Hablar es algo que hacemos cada día, de forma continua, al relacionarnos con nuestros familiares, compañeros de trabajo, amistades, etc. Disponemos de un lenguaje muy completo y variado, dotado de un amplio vocabulario que usamos para expresar nuestros pensamientos, emociones, opiniones y compartir experiencias. Sin embargo, a la hora de relacionarnos con los demás no siempre sabemos comunicar de forma correcta, especialmente porque primero hay que aprender a escuchar.
A pesar de que escuchar parece algo demasiado sencillo, cada vez más personas se quejan de que no se sienten escuchadas, ocurriendo con más frecuencia entre parejas y entre adolescentes con sus familias.

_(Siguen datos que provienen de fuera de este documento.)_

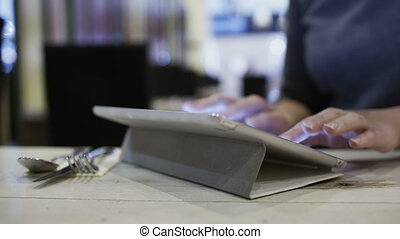 Woman in cafe using tablet PC to send a message
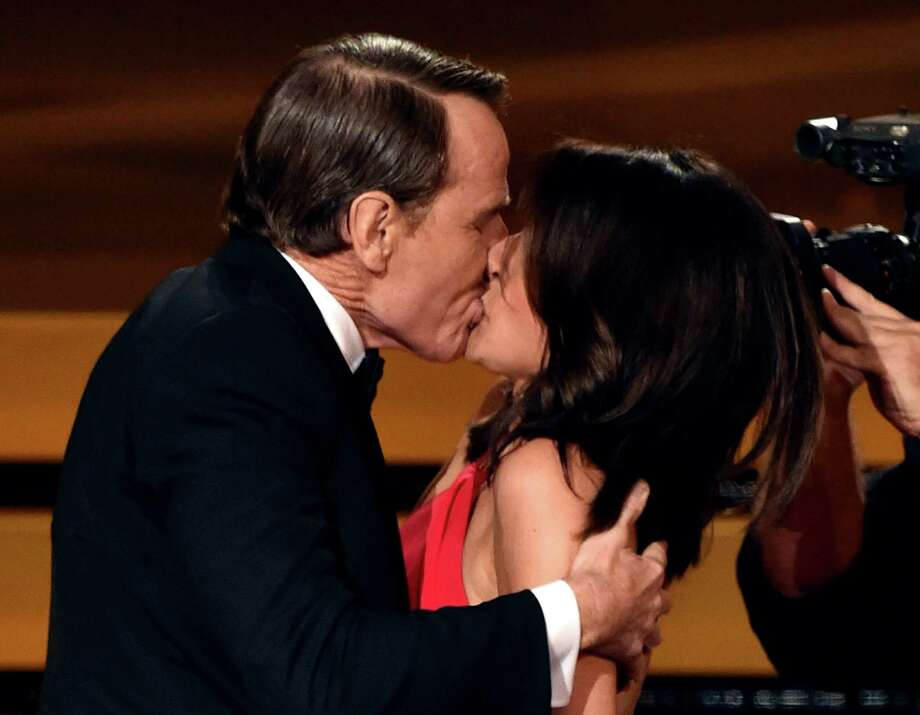 Julia Louis-Dreyfus gets a kiss from Bryan Cranston after she won outstanding lead actress in a comedy series.  Photo: Kevin Winter, Getty Images / JAKLE EMMY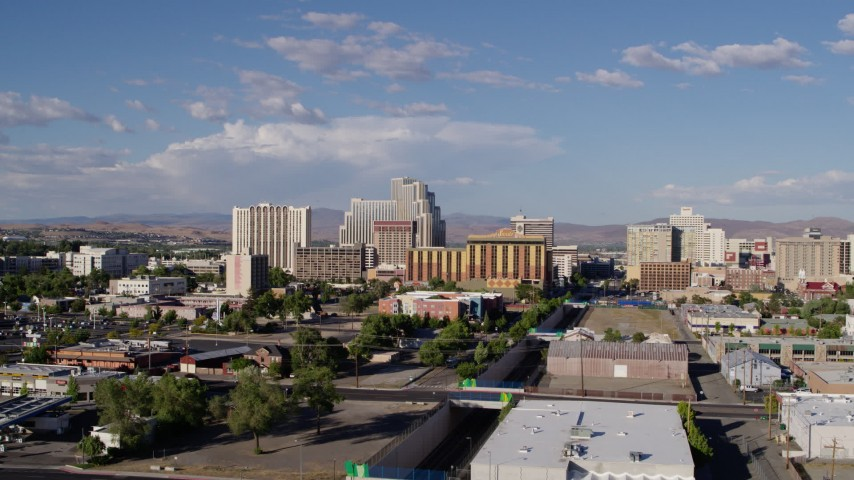 5.7K stock footage aerial video of flying away from train tracks and the city skyline in Reno, Nevada Aerial Stock Footage   DX0001_000067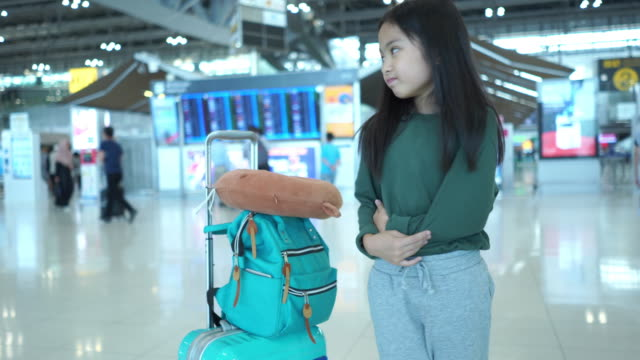 journey of asian little girl at the airport, waiting for her flight ,facial expression , stomachache , suffering from cystitis, touching abdomen and feeling pain - urinary system stock videos & royalty-free footage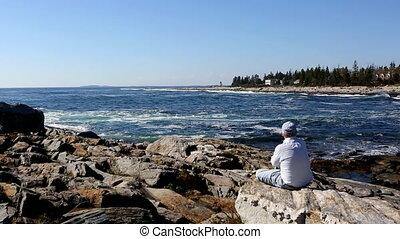 Retired Senior Adult Watching Surf Maine Coastline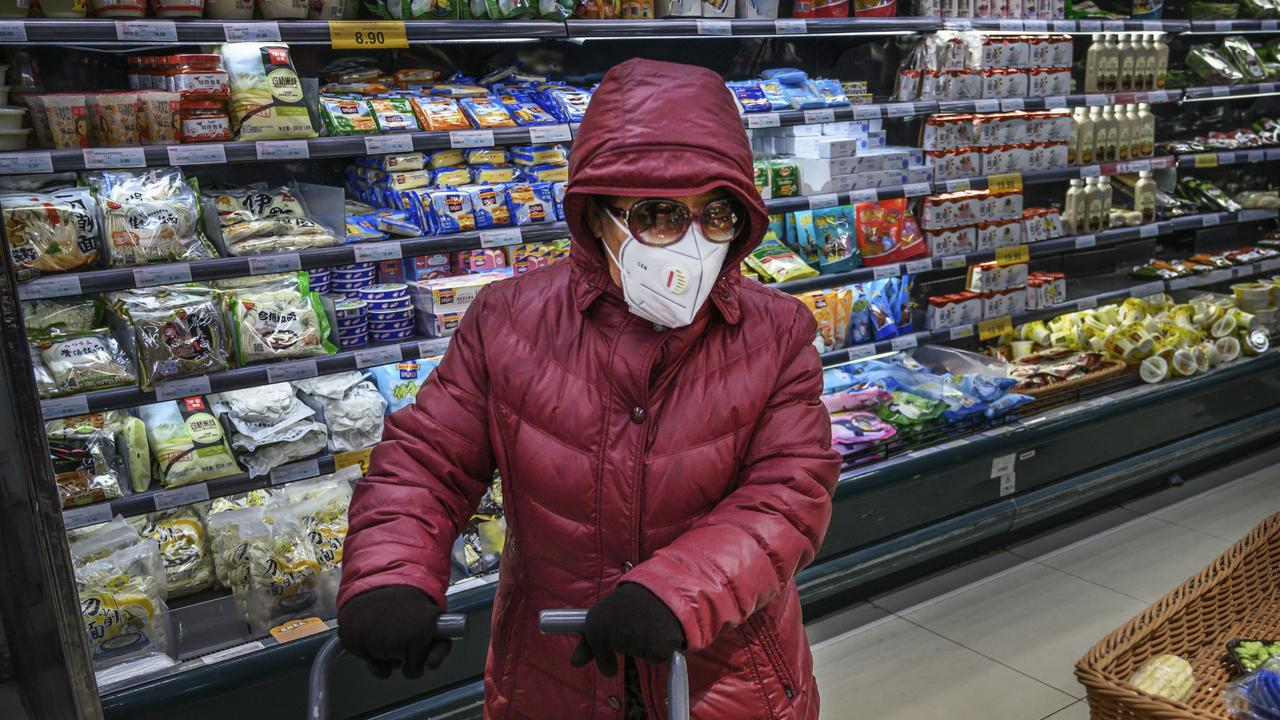 A Chinese woman wears a protective mask and sunglasses as she shops for groceries at a supermarket in Beijing. Picture: Getty Images/Kevin Frayer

Debido al ajetreo al que estamos sometidos día tras día, nos vemos obligados a transmitir nuestros mensajes de forma rápida, casi sin pensar en lo que se dice. El tiempo de reacción para contestar tras oír lo que dice la otra persona se reduce a pocos segundos. Y digo «oír» porque ni siquiera se escucha. La mayor parte de las veces, cuando el interlocutor habla, el receptor está pensando en lo que va a contestar en lugar de mantener una escucha activa y con los cinco sentidos en las palabras del otro. En vez de intentar comprender lo que nos quiere decir, se tiende a escuchar de forma superficial y se hace una interpretación según el propio mapa mental para dar una respuesta.

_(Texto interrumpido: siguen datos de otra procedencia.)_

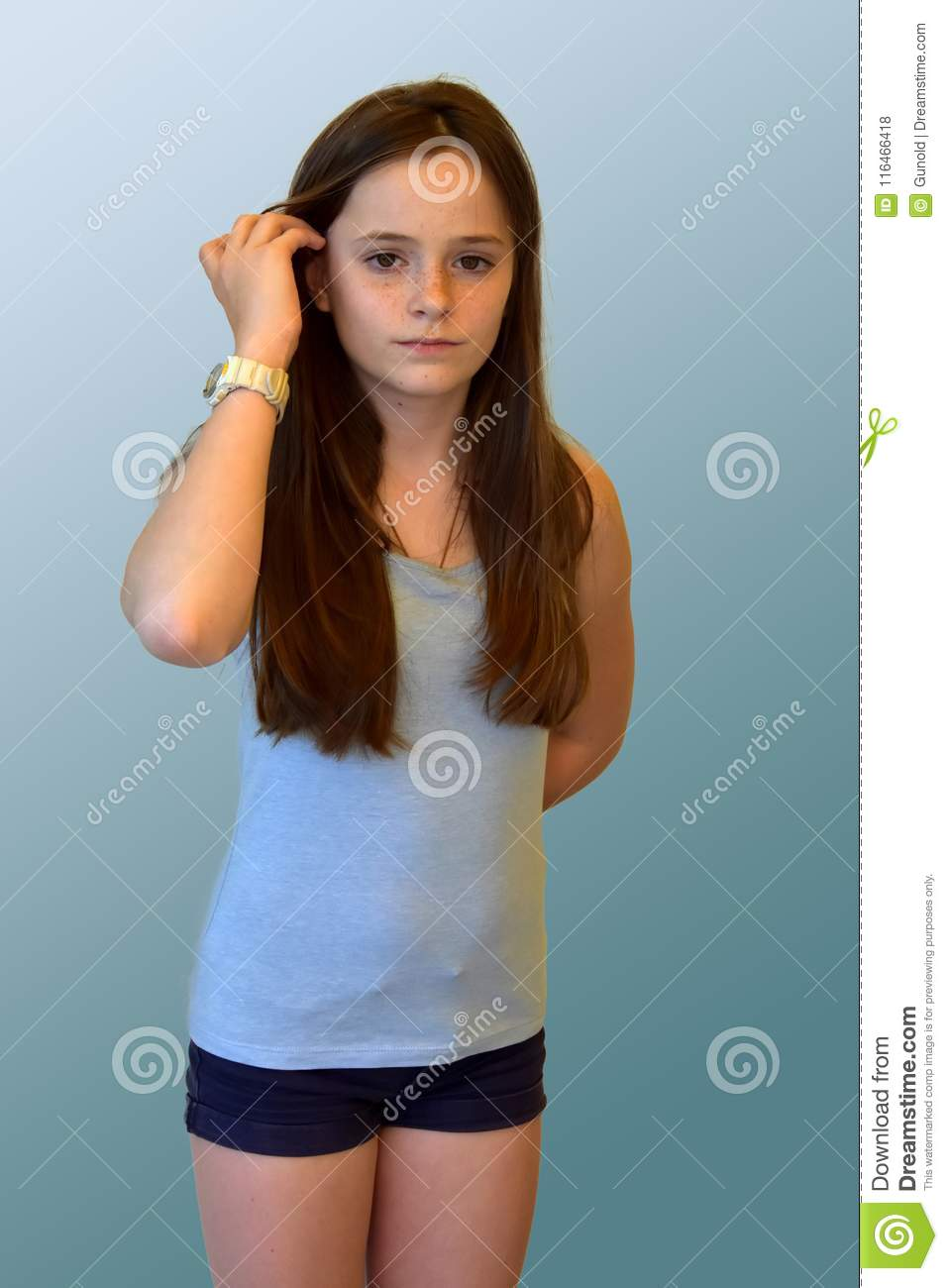 Teenage girl with long brown hair and freckles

Solo hace falta ver cómo, por ejemplo, en las redes sociales se ha multiplicado tanto la cantidad de emisores de información que se hace difícil detenerse atentamente con cada uno de ellos. Así es que, si alguien realiza alguna publicación o comentario, la respuesta suele ser rápida y breve para no generar hastío en el receptor del mensaje. Las noticias, los documentales, artículos e, incluso, los relatos extensos han pasado a la historia. La sociedad actual y la saturación de comunicaciones han hecho que absolutamente toda la información que se aporta haya pasado a ser concisa y directa al grano. De hecho, se han puesto de moda los vídeos y audios cortos, las pequeñas frases y microrelatos, de esos que tan solo te llevan segundos ver, leer o escuchar y sin mucha carga para pensar.

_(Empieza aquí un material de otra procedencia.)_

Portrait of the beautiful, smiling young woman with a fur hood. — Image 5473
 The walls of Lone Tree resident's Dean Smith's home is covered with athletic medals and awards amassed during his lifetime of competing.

Todo este tipo de vicisitudes han provocado que nuestras relaciones dejen de ser saludables, que carezcan de empatía y respeto. Saber escuchar es algo muy difícil en nuestros tiempos —especialmente desde la llegada de la COVID-19 donde nos hemos vuelto fríos y distantes—. Se ha perdido el interés en lo que nos dicen, solo se mantiene una postura de escucha con la intención de agradar. La mayoría de las veces se hacen suposiciones de lo que el otro piensa o siente, incluso se juzga lo que nos dicen, llegando en ocasiones a desacreditarlo. De ahí que se acudan a los psicólogos, con el fin de ser escuchados en serio.
Se hace urgente un cambio en este sentido; el ser empático y ponerse en el lugar del otro, el mantener una escucha activa y tomarse un tiempo para emitir una respuesta. Por supuesto, es fundamental mantener los juicios al margen —dentro de lo posible— y ayudar a la reflexión, en lugar de controlar las decisiones de quien se abre a nosotros con opiniones personales.
Todas las personas tenemos derecho a expresar lo que pensamos y sentimos —sobra decir que siempre de manera asertiva y sin ánimo de ofender a nadie—, sin ser criticados y juzgados por ello. Hemos sido creados con el don de la palabra y capacidad auditiva para poder relacionarnos, por eso la necesidad de que alguien nos escuche, especialmente cuando se está atravesando un momento difícil en la vida, es algo biológico. Desahogar la ansiedad y la angustia, además, es reparador y terapéutico. Por lo tanto, el regalar una escucha con los cinco sentidos puestos a quienes nos comparten sus inquietudes es un acto humanitario, de amor y respeto.